Ao mesmo tempo, para limitar as tensões sociais “inventou-se” o acesso ao crédito. Isto é, não se aumentam os salários nem os impostos das empresas, mas dá-se ao cidadão a possibilidade de adquirir bens de valor elevado, como casa própria, carro, que corresponde a vários anos de salário e cujo reembolso é efectuado mensalmente em pequenas prestações. Em Portugal, antes do 25 de Abril, só um número reduzido de pessoas tinham possibilidade de comprar casa. O ter acesso ao crédito não é nocivo, mas quando de uma forma instantânea e inconsciente fomenta a ilusão de uma subida no estatuto social, é como que uma promoção, a de ser aumentado sem que na realidade o seja e que, particularmente, contribui para evitar as possíveis tensões sociais, porque, psicologicamente falando, abre as portas ao imaginário.
A sociedade depara-se, neste momento, com uma verdadeira experiencia social de grande escala. Por um lado, assiste-se a famílias, a bancos e a Governos cada vez mais endividados, com os jovens a terem cada vez mais dificuldade em se inserirem no mercado do trabalho e, por outro lado, tem-se uma minoria de pessoas com fortunas colossais que vivem, essencialmente, dos juros dos seus investimentos.
Para o professor Paul Jorion a crise não resulta do facto de se viver para além das possibilidades, mas, sim, porque se deixou de pagar às pessoas o que lhes é correctamente devido. Tentou-se substituir a retribuição correcta com o crédito, reembolsado mais tarde levando a que as pessoas começassem a se endividar cada vez mais, diminuindo o seu poder de compra. Pouco a pouco, esta ideia do crédito alargou-se às empresas, aos bancos, as companhias de seguro e aos Governos.
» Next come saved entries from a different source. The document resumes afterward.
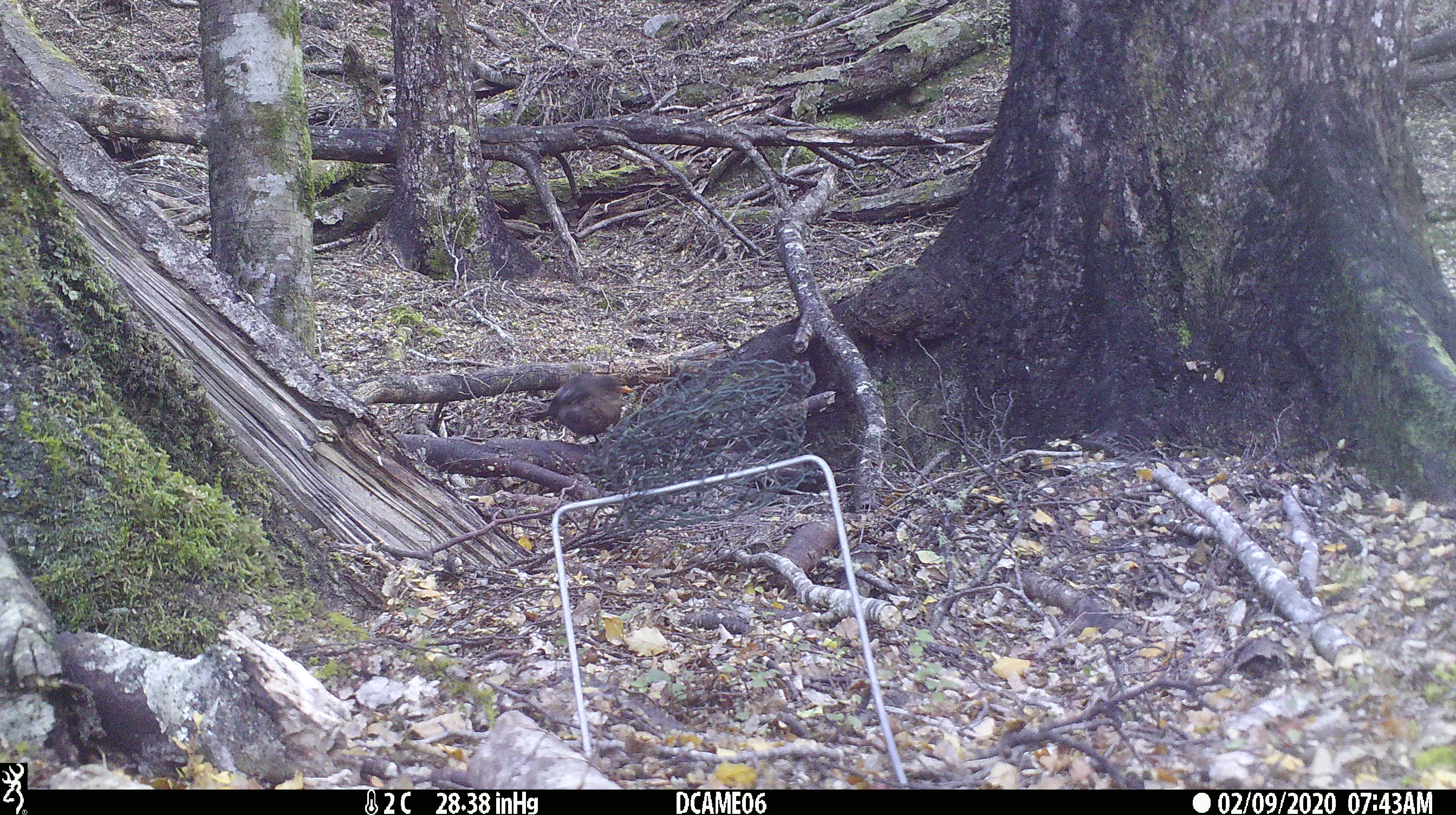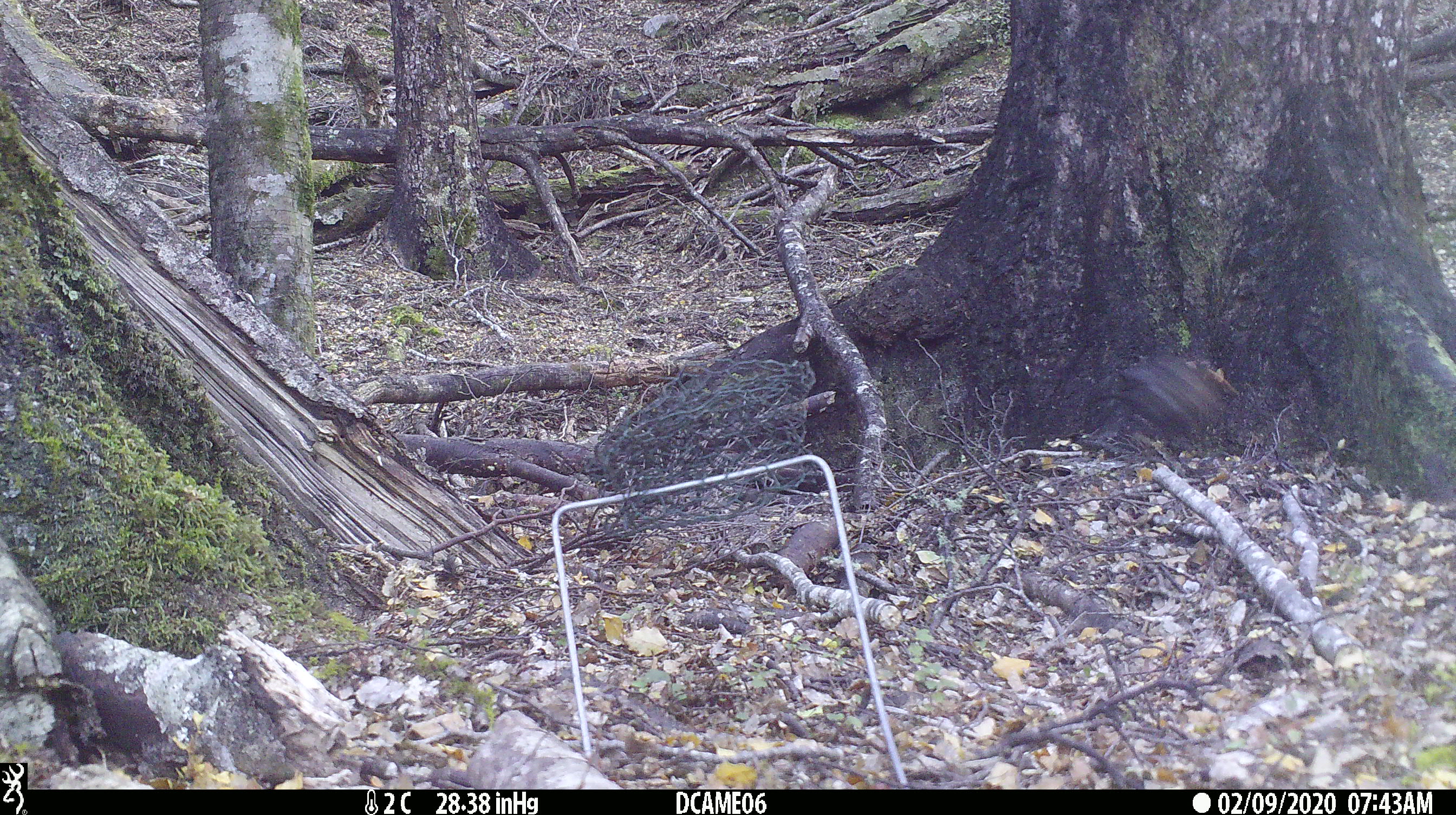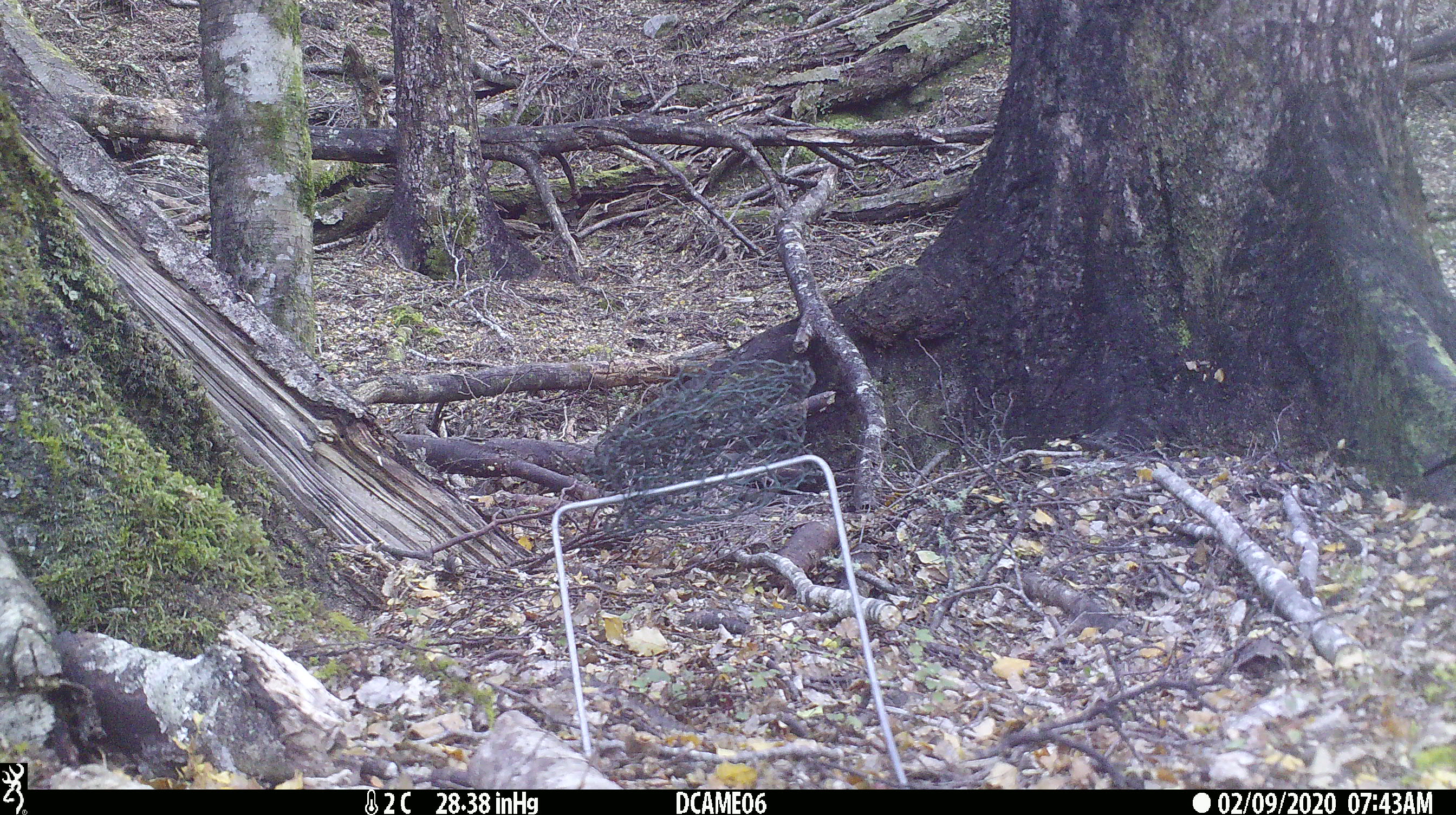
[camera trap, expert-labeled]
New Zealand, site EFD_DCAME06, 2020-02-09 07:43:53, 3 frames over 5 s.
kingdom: Animalia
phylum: Chordata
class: Aves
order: Passeriformes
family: Turdidae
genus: Turdus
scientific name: Turdus merula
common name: eurasian blackbird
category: blackbird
O crédito em si não causa nenhum problema uma vez que é um investimento com um valor bem definido. No entanto, ao longo dos anos, formou-se uma cadeia cada vez maior de entidades envolvidas nos créditos sendo suficiente que um não possa cumprir os reembolsos para que toda a esta cadeia esteja comprometida. E, isso sim, tornou-se num grande problema a nível mundial.
É verdade que há uma ausência de regras e de ética no mundo financeiro que está a ser cada vez mais reconhecida internacionalmente e cabe aos políticos reflectirem nisso e decidirem as medidas a tomar.
Desta forma, e para concluir, é preciso ter em conta que mesmo com as regras impostas e sem dúvida necessárias é essencial que os pais estejam melhor preparados para conseguirem o desenvolvimento saudável do potencial humano, porque as pessoas com os tais comportamentos oportunistas são capazes até de investir fortunas para contornarem as regras e as leis. Ao invés, um indivíduo que desenvolveu o seu potencial humano de forma psicologicamente saudável modula as emoções de dimensão social que o impede de prejudicar os demais e encontrar outras vias sãs para o seu bem-estar.